Return the path to installed example data for this module.

Each module has its own example directory, so be sure to use the version of this function in the correct module. For example to read the file example_protein.pdb located in the examples directory of the IMP::atom module, do

model));

This will ensure that the code works when IMP is installed or used via the setup_environment.sh script.

double IMP::statistics::get_quantile ( const Histogram1D &  h,
double  fraction 
)

Return the midpoint of the bin that best approximates the specified quantile (passed as a fraction). That is, passing .5 returns the median. And passing .9

Ints IMP::statistics::get_representatives ( Embedding *  d,
PartitionalClustering *  pc 
)

Given a clustering and an embedding, compute a representative element for each cluster.

void IMP::statistics::show_histogram ( HistogramD  h,
std::string  xscale = "linear",
std::string  yscale = "linear",
Functions  curves = Functions() 
)

In Python, you can use matplot lib, if installed, to show the contents of a histogram.
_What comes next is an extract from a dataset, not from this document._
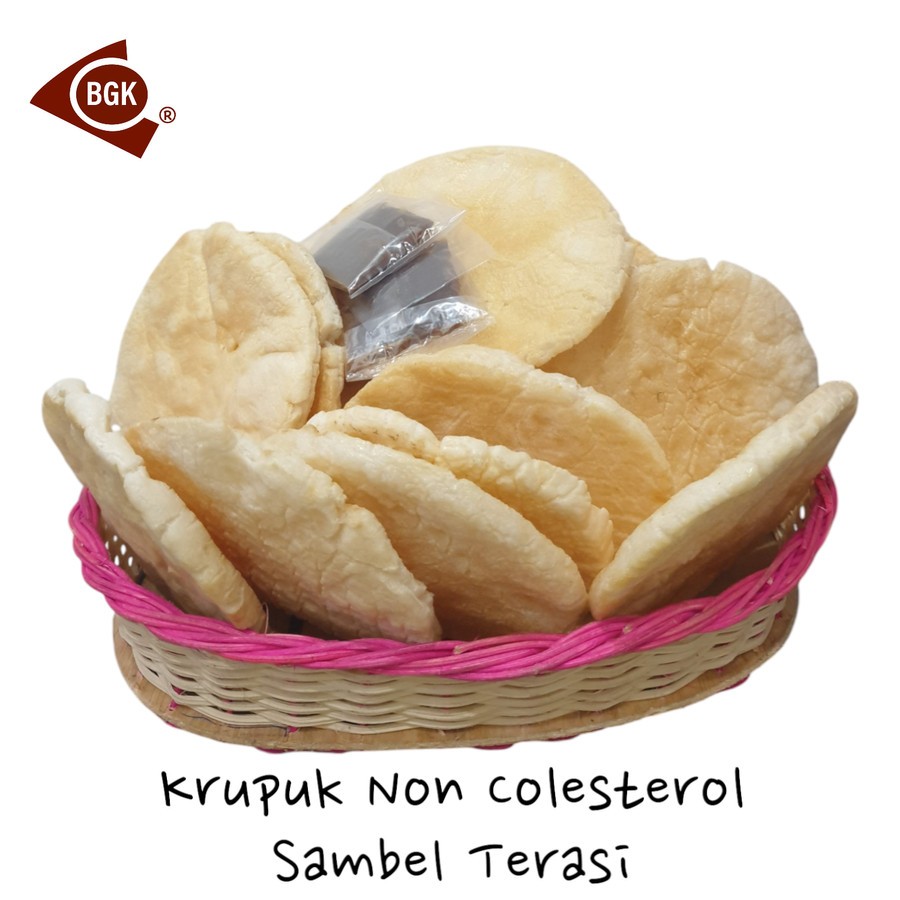 

Krupuk Ikan Tenggiri Bangka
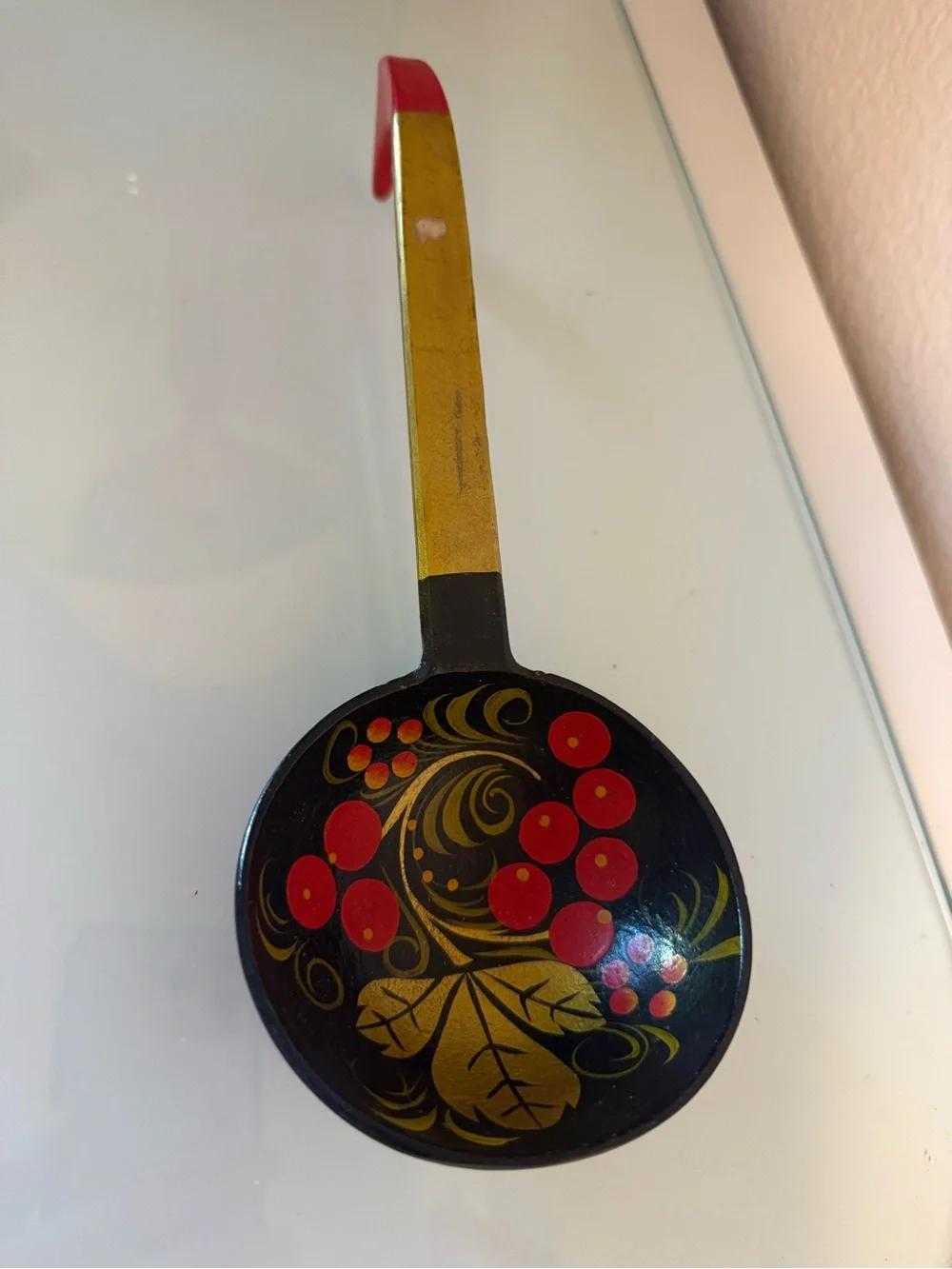 Russian art wood khokhloma russian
At the moment, only 1D and 2D histograms are supported.

Parameters
[in]hThe histogram to show; the plot is sized to the histogram's bounding box.
[in]xscaleWhether the xscale is "linear" or "log"
[in]yscaleWhether the yscale is "linear" or "log"
[in]curvesA list of Python functions to plot on the histogram as curves. The functions should take one float and return a float.
See Also
HistogramD
void IMP::statistics::validate_partitional_clustering ( PartitionalClustering *  pc,
unsigned int  n 
)

Check that the clustering is a valid clustering of n elements.

An exception is thrown if it is not, if the build is not a fast build.